Gearing Up for “FDA 101” … Starting in the Fall
In the 8 years that Steven Grossman and I have been advocates for FDA funding on behalf of the Alliance, we have learned that Members of Congress have a variety of views about FDA and its performance. Some days the agency is a hero; other days – the goat. On any given day, the agency can find itself lauded and criticized by different Members about the exact same action.
A subset of Members — composed mainly of those who sit on committees of jurisdiction — work frequently on FDA issues, and are impressively knowledgeable. However, with 435 Representatives and 100 Senators, there are many members who do not routinely work with the agency and have less knowledge about the agency’s important work. In fairness to those Members, even though every American is touched multiple times each day by FDA and its work, much of it is invisible — unless there is a problem. Further, there has been significant turnover among Members of Congress.

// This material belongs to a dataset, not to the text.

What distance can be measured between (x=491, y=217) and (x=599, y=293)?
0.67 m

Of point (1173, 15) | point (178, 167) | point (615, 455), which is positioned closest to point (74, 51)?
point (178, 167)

A majority in the House has been in office for less than 6 years; and a majority in the Senate are in their first term.
All of which is to say, the best Congressional audience for FDA is one that understands and appreciates what the agency does. It is hard to make the case to Members of Congress for FDA’s exceptional funding needs if they don’t see how FDA is different from the many causes competing for tight federal discretionary dollars.
From the beginning, the Alliance has considered Congressional education one of its important mandates. Three years ago, after the 2010 election created more new freshmen than at any time in recent history, the Alliance had meetings with more than 70 Member offices to make sure that they knew what FDA was, why it was important, and who to contact if they had questions about FDA. It was such a success that we have repeated the effort every year since.
Sometime this Fall, we will be starting yet another outreach and education program — a Hill briefing that we are informally called “FDA 101.” It is intended to provide an ever larger number of Congressional offices with the opportunity to learn more and understand better the critical work done by the FDA. Assuming it will be a success, we are planning to do more such events next year.
We hope Alliance members will appreciate the importance of these efforts in supporting agency funding and enhancing the Hill’s understanding of all FDA issues. In addition, we would ask all our Alliance members to think about adding a few words about FDA into each Hill meeting you participate in. If Congressional staff indicate an interest in more information, just let us know and we will follow through.